Extract provided:

►

Monday, December 06, 2010

Planting Flowers

When I was a young-ish teen I read a story that's stuck with me.  It's an allegory about a young man named Malcolm who, on his way to work one day, comes across a random stranger who irritates him.  Maybe the stranger cuts him off in traffic, maybe he unknowingly insults Malcolm--I don't exactly remember--but in memory of the offense Malcolm picks up a small rock and puts it in his pocket so that he won't forget what was done to him.

Throughout the day Malcolm rubs his rock, reliving the rudeness.  So begins a habit and from time to time in the coming week Malcolm repeats his odd ritual, picking up rocks any time someone does something he doesn't like.  Sometimes the offense is a little thing, sometimes it's a bigger insult, but soon Malcolm's rock collection is thriving so well that he begins carrying a backpack for all his rocks.  Each day there are more rocks and, as stories often go, things progress until finally we find Malcolm stuck in his home with all his precious rocks, living as a virtual prisoner with all that sedimentary baggage.

◄

Image and question listing:

►

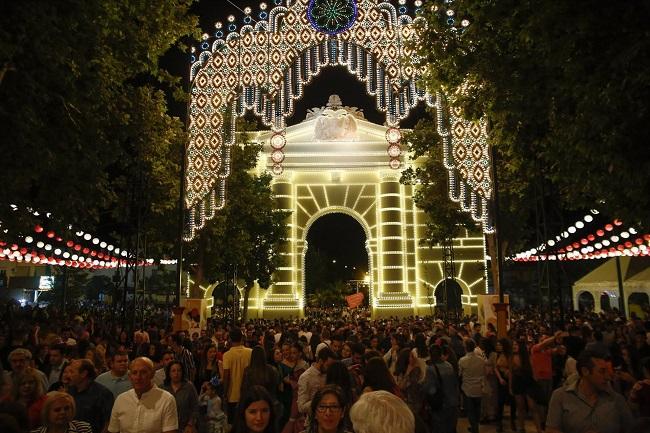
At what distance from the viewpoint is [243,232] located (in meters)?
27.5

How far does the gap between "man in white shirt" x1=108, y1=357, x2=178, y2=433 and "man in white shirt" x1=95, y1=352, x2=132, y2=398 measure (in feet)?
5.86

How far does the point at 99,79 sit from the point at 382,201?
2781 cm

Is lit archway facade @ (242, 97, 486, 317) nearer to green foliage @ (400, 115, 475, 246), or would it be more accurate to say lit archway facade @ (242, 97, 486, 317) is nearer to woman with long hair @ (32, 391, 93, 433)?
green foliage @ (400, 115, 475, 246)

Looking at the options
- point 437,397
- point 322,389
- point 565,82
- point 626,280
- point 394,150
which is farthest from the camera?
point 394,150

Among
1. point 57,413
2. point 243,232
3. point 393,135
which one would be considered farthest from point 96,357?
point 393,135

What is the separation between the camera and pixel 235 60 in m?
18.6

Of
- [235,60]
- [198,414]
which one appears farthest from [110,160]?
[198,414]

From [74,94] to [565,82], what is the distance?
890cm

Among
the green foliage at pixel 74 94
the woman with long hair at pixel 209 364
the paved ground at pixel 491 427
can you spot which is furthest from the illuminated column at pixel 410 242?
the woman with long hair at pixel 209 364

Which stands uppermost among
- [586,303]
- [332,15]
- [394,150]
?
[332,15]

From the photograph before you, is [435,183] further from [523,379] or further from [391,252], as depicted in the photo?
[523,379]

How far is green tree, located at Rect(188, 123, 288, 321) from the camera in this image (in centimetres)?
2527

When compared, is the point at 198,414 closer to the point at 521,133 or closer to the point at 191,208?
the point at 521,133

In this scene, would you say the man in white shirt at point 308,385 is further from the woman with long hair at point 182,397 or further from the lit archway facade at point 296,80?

◄

Render this sentence from the post about Malcolm's rocks into Spanish: "Throughout the day Malcolm rubs his rock, reliving the rudeness."

A lo largo del día, Malcolm frota su piedra, reviviendo la grosería.